Riequilibrare una commissione troppo sbilanciata e composta di persone che in tutto il mondo hanno lavorato per società petrolifere. Giovanni Favia, consigliere regionale ex Movimento 5 stelle oggi passato al gruppo misto, continua la battaglia contro le trivellazioni in Emilia Romagna e mette in discussione il gruppo di studio creato dal governatore Vasco Errani e dal capo della Protezione civile Franco Gabrielli sulle relazioni tra perforazioni e attività sismica.
Gli esperti erano stati nominati su richiesta di Errani dopo il terremoto del maggio 2012 che aveva colpito la Bassa modenese, un territorio interessato sia dal progetto di un grande deposito di stoccaggio del gas a Rivara, sia sede da decenni di molti altri impianti di estrazione. La commissione internazionale, che ancora non ha prodotto alcun documento, è composta di professori finiti spesso sul libro paga dei petrolieri.

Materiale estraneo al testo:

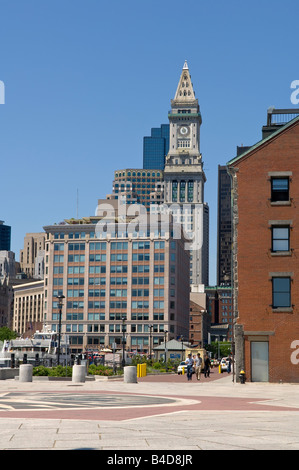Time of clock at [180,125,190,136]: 8:57
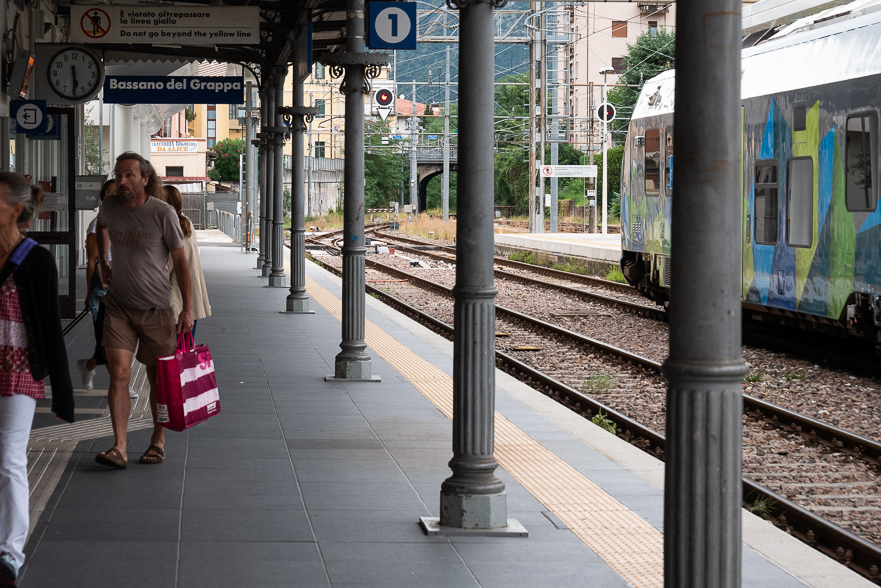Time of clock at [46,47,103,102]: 5:29
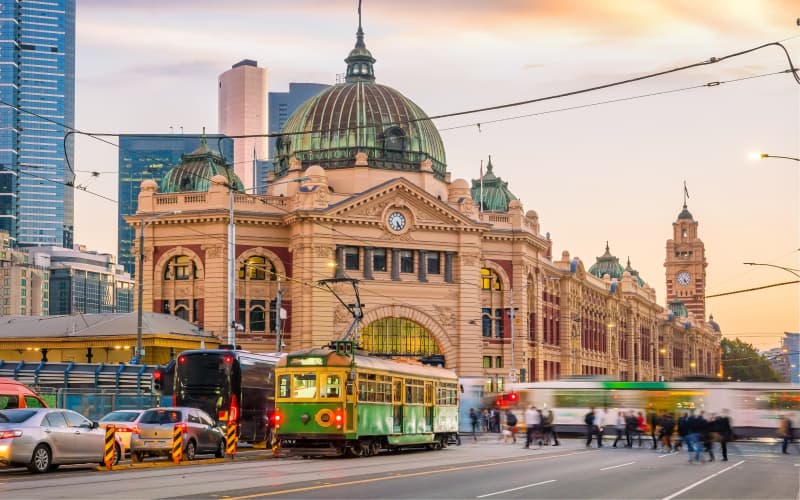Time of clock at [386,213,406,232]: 5:24
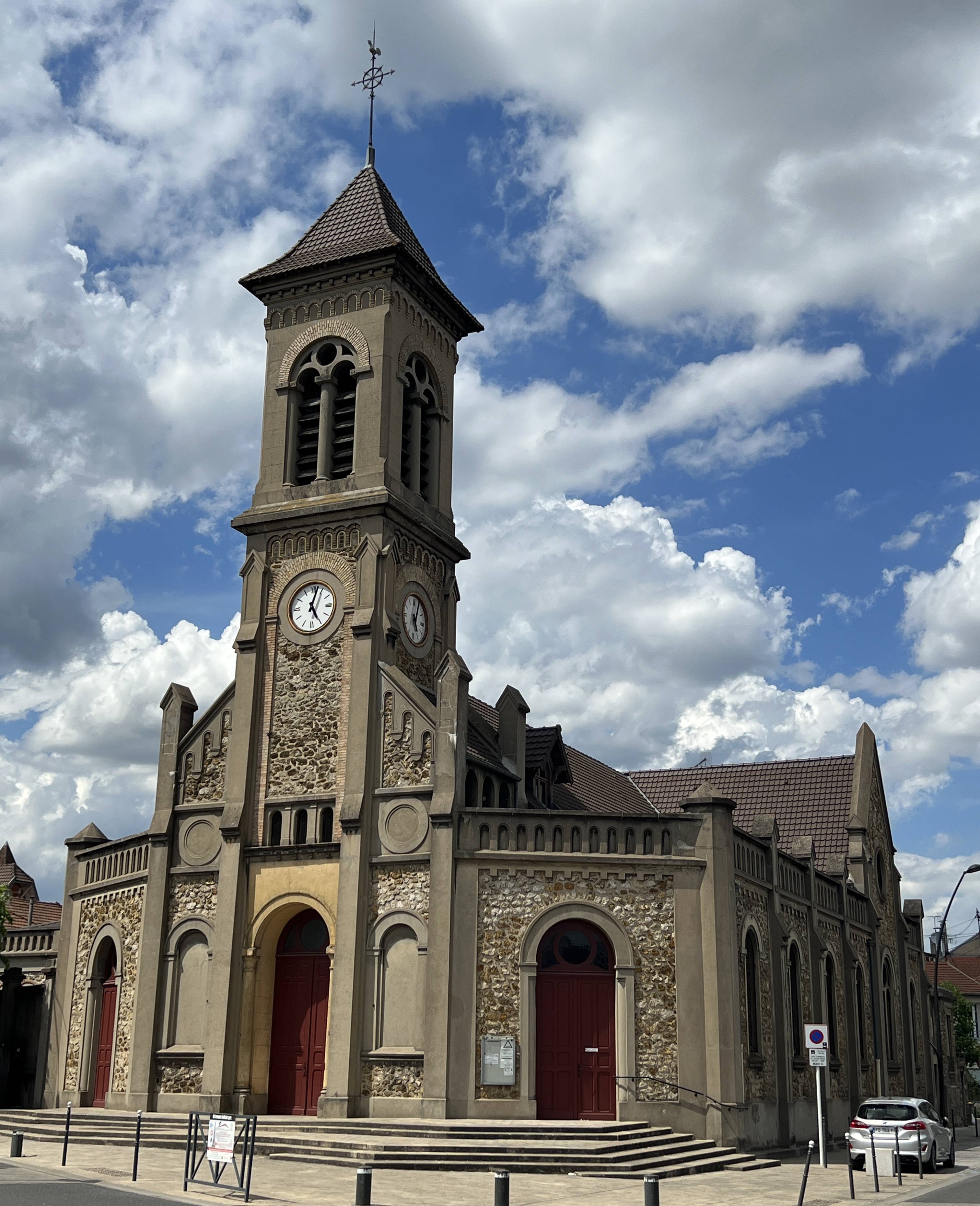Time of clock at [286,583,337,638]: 5:02
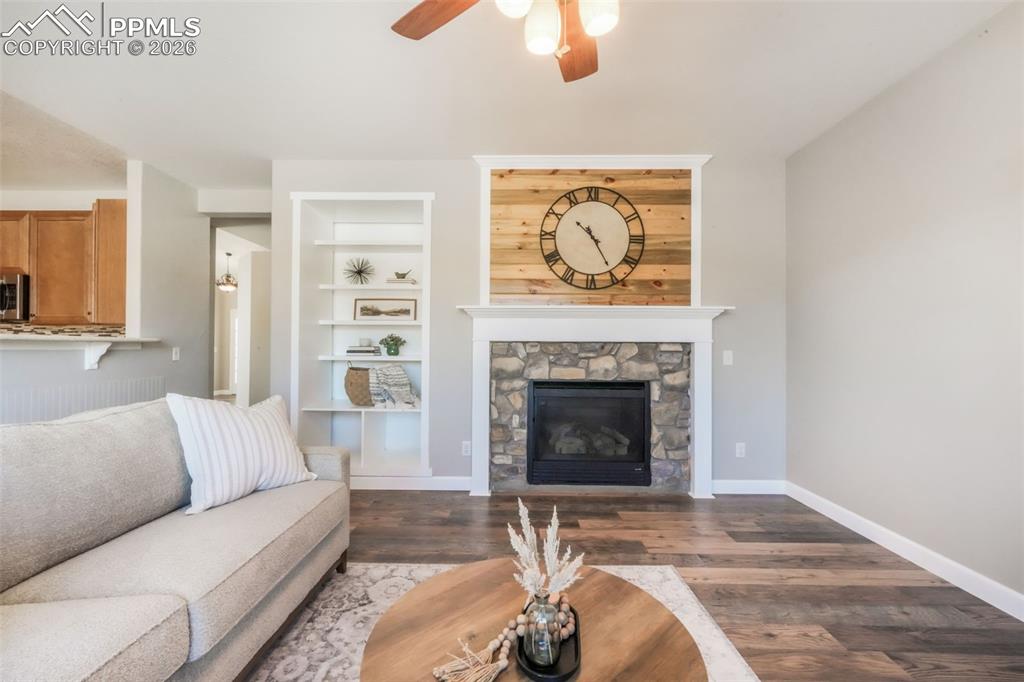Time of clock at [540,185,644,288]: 10:24
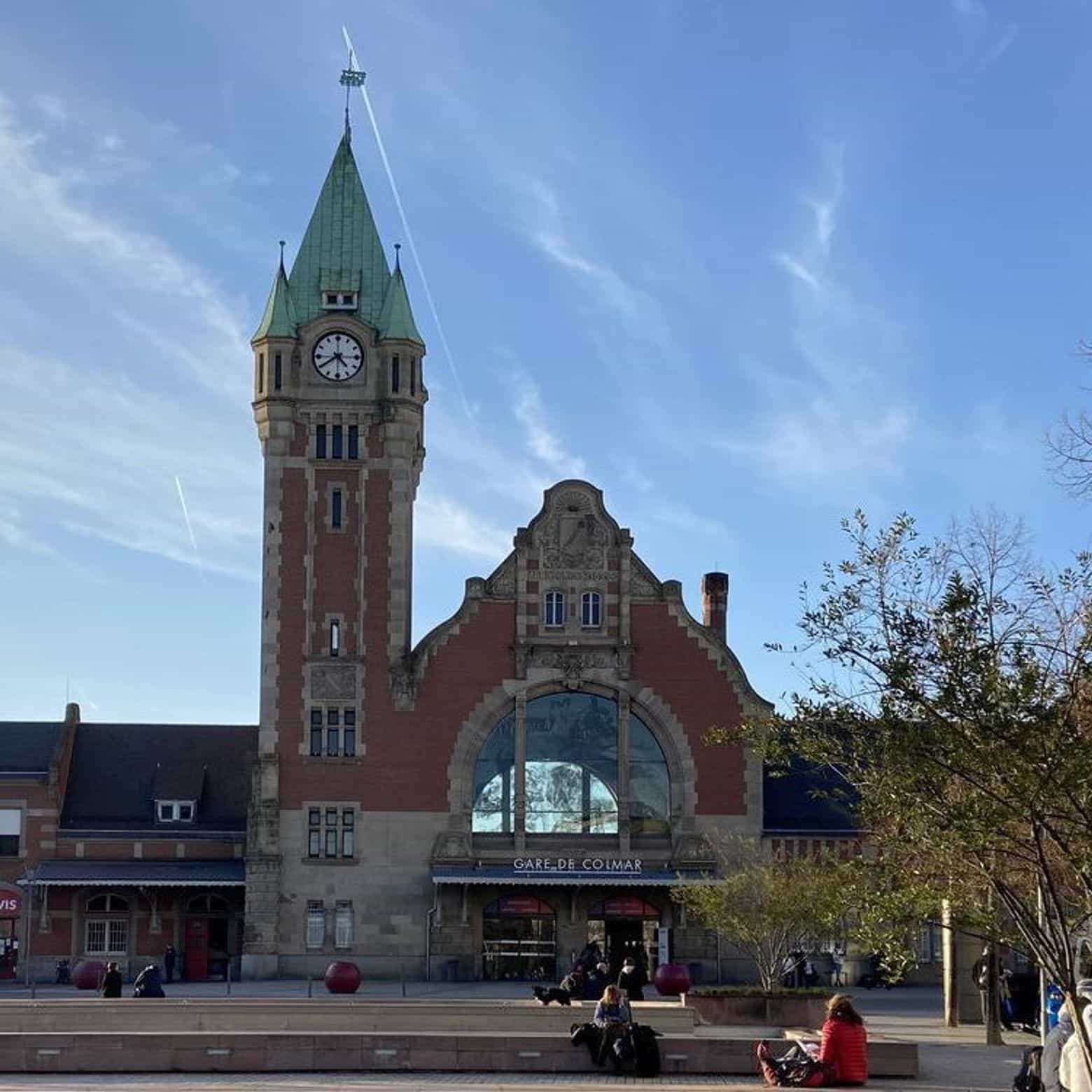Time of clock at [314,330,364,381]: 4:39
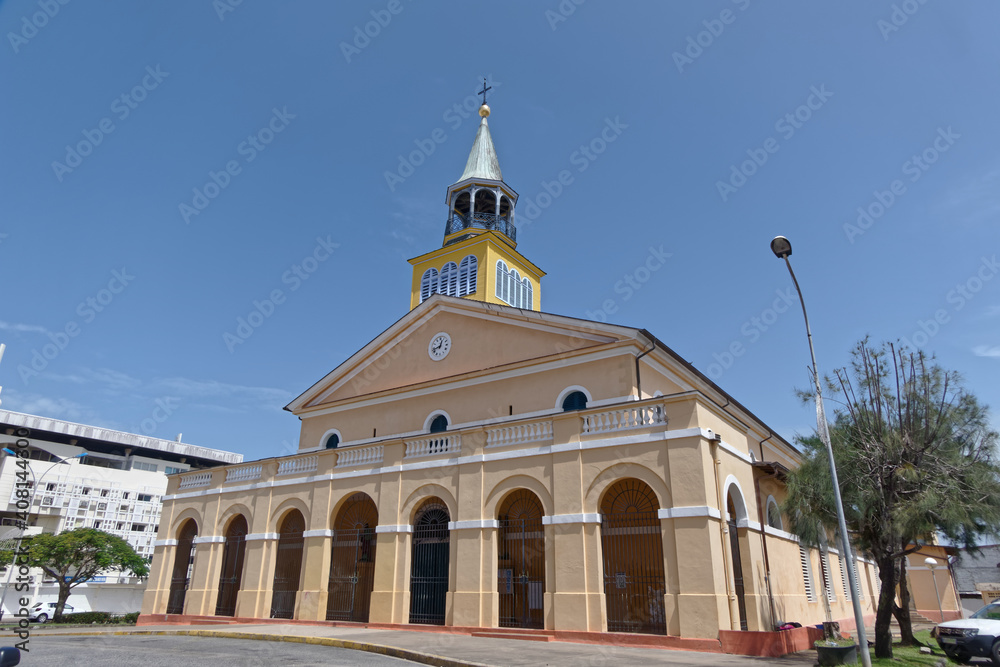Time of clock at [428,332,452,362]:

Il presidente Peter Styles, spiega Favia, ha dato recentemente “sostegno scientifico alla società Cuadrilla”, che si occupa di estrazioni di gas. Il segretario della commissione, Paolo Gasparini, ha alle spalle diverse consulenze con Agip e Texaco, tanto per citare alcuni nomi. Paolo Scandone, un altro degli studiosi è stato consulente dell’Eni, della British gas, della Texaco, della Fina, della Total. “Per questo chiediamo al presidente Errani di intervenire per chiedere a Gabrielli di inserire come componenti della commissione anche studiosi indipendenti dalle compagnie petrolifere”, ha spiegato Favia.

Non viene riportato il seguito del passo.